Kalexsyn started off in Southwest Michigan First’s Innovation Center, which serves as a business incubator for start-up life science companies. Since its doors opened in 2003, 20 companies have “graduated” from its offices. It currently houses 12 companies.
For Rob DeWitt, the Innovation Center is helping to protect Michigan’s legacy of life sciences and be a tool to help Michigan become a “knowledge-based economy.”
Also housed in the Innovation center is the Biosciences Research & Commercialization Center, WMU’s venture capital organization for life science companies.
The BRCC was founded in 2003 after Pfizer closed its Drug Discovery and Clinical Development, cutting 1,200 jobs in the area. The Michigan State Legislature gave a $10 million grant to create the BRCC, to which WMU was required to match $2.5 million. It is from this money that the BRCC invests in startup companies and funds its operations.
While the BRCC is affiliated with the university and many WMU administrators including Lowell Rinker, Carol Hustoles, vice president for Legal Affairs, and Jan Van Der Kley, associate vice president for business and finance, it does not tap into University funds.
Jack Luderer, Ph.D., director of the BRCC, said that the companies they invest in are beneficial to the future of the university.
“The universities today need to participate in economic development,” Luderer said.

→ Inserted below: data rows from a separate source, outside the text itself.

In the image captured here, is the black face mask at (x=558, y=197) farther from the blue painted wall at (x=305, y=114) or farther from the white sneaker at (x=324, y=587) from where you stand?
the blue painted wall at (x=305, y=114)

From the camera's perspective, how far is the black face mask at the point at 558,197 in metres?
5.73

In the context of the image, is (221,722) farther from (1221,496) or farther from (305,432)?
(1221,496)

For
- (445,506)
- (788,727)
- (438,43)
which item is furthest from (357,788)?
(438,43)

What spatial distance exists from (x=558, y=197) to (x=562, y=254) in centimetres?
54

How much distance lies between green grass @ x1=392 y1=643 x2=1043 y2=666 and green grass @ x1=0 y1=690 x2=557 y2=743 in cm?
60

“When you go to Lansing to talk to the legislatures who fund us…I’ve never had questions about curriculum or some of those issues. They want to know what are you doing to help improve the economic situation here. What are you doing with your graduates, your teaching programs, with other issues of taking the investment made in the state [to] the universities and research and how are you translating that and getting it out in the market place that actually does something.
“Even though we don’t appear to fall into the classic bucket of what a university should be doing, we’re not primarily involved in teaching, every major research university has to have and does have a component that has to deal with economic development and translation of translation of research into marketplace,” Lauderer continued.
The BRCC has formally invested in 23 companies, eight of which are housed in the BTR Park. Once they give the company money, they keep track of the company’s progress and meet regularly to assess the progress.
While any expansion would be at least three years off, and there are currently no design plans, the planning needs to begin now, Miller said.
“If and when it happens, the university will pay its part,” he said. The university’s business partners and Oshtemo Township will have an opportunity to financially contribute,” he said.